Selon M. Ash, la Russie aura probablement du mal à trouver une banque pour traiter les paiements. Le pays pourrait être contraint de se tourner vers des prêteurs nationaux tels que Gazprombank, a-t-il noté. Mais alors les détenteurs occidentaux d’obligations pourraient devenir réticents à négocier.

Longue série de défauts de paiement

Lundi, la Russie a dû effectuer un remboursement de 552 millions de dollars sur une obligation de 2022 et un paiement d’intérêts de 84 millions de dollars sur une obligation de 2042. Le pays a maintenant 30 jours pour effectuer le paiement, faute de quoi il sera mis en défaut.

Si la Russie ne paie pas, cela pourrait être le début d’une longue série de défauts de paiement pour le gouvernement.

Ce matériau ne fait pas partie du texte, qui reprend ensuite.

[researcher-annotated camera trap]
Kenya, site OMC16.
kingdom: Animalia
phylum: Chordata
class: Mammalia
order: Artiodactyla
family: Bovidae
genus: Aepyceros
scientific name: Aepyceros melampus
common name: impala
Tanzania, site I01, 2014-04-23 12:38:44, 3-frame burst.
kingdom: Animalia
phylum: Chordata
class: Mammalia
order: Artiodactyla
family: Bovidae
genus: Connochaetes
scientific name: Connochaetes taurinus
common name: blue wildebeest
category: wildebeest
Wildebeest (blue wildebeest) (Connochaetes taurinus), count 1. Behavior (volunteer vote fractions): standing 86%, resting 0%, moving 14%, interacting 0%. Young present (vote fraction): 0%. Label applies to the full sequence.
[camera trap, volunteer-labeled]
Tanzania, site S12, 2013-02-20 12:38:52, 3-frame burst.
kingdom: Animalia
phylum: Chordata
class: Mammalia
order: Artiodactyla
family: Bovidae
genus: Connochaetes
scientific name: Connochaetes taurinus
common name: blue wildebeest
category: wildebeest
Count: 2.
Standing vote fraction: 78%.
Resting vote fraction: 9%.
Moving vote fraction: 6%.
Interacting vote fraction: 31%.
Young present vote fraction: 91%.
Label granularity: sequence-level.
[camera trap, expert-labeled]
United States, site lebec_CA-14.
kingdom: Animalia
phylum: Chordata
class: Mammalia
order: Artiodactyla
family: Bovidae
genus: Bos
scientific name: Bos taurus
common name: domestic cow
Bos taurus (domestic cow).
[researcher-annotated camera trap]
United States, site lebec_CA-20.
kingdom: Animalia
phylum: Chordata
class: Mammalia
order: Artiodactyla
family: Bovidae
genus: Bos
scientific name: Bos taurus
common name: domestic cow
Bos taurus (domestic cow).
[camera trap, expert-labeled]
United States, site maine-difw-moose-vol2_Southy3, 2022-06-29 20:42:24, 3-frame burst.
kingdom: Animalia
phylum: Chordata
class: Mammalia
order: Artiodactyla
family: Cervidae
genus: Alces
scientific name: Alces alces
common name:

La banque d’affaires JP Morgan estime que le Kremlin avait environ 39 milliards de dollars d’obligations en devises étrangères en circulation à la fin de 2021, dont environ 20 milliards de dollars pour les investisseurs étrangers.

Cette nouvelle sanction américaine pourrait également entraver la capacité des entreprises russes à rembourser leurs dettes, par exemple en dissuadant les banques occidentales. Cependant, les effets plus larges ne sont pas immédiatement clairs.

Les effets du défaut de paiement de la dette

Selon M. Ash, le défaut de paiement de la dette russe serait un « cauchemar » pour son gouvernement. En raison de la guerre, il est peu probable que la Russie soit en mesure d’entamer les négociations avec les détenteurs d’obligations qui suivent généralement un défaut de paiement.

La Russie n’a pas accès aux marchés internationaux des prêts à cause des sanctions occidentales. Et en cas de défaut de paiement, le pays se voit refuser le plein accès à ces marchés jusqu’à ce que les créanciers soient entièrement remboursés et que toutes les affaires juridiques découlant du défaut de paiement soient réglées.

Bien entendu, les détenteurs d’obligations russes seraient également touchés. Les gestionnaires d’actifs tels que BlackRock et Fidelity figurent parmi les principaux investisseurs étrangers dans le pays.

Toutefois, les analystes estiment qu’il est très peu probable que le défaut de paiement de la dette russe déclenche une crise financière mondiale. Les dettes extérieures de la Russie sont assez faibles par rapport à celles de nombreux autres pays – en partie parce que le pays a déjà fait l’objet de plusieurs vagues de sanctions occidentales depuis qu’il a envahi la Crimée en 2014.

« Je ne pense pas que cela aura un impact énorme, car l’économie est déjà à peu près (complètement) coupée des marchés de capitaux internationaux », a déclaré Andrew Kenningham, économiste en chef pour l’Europe chez Capital Economics, cité par Business Insider le mois dernier.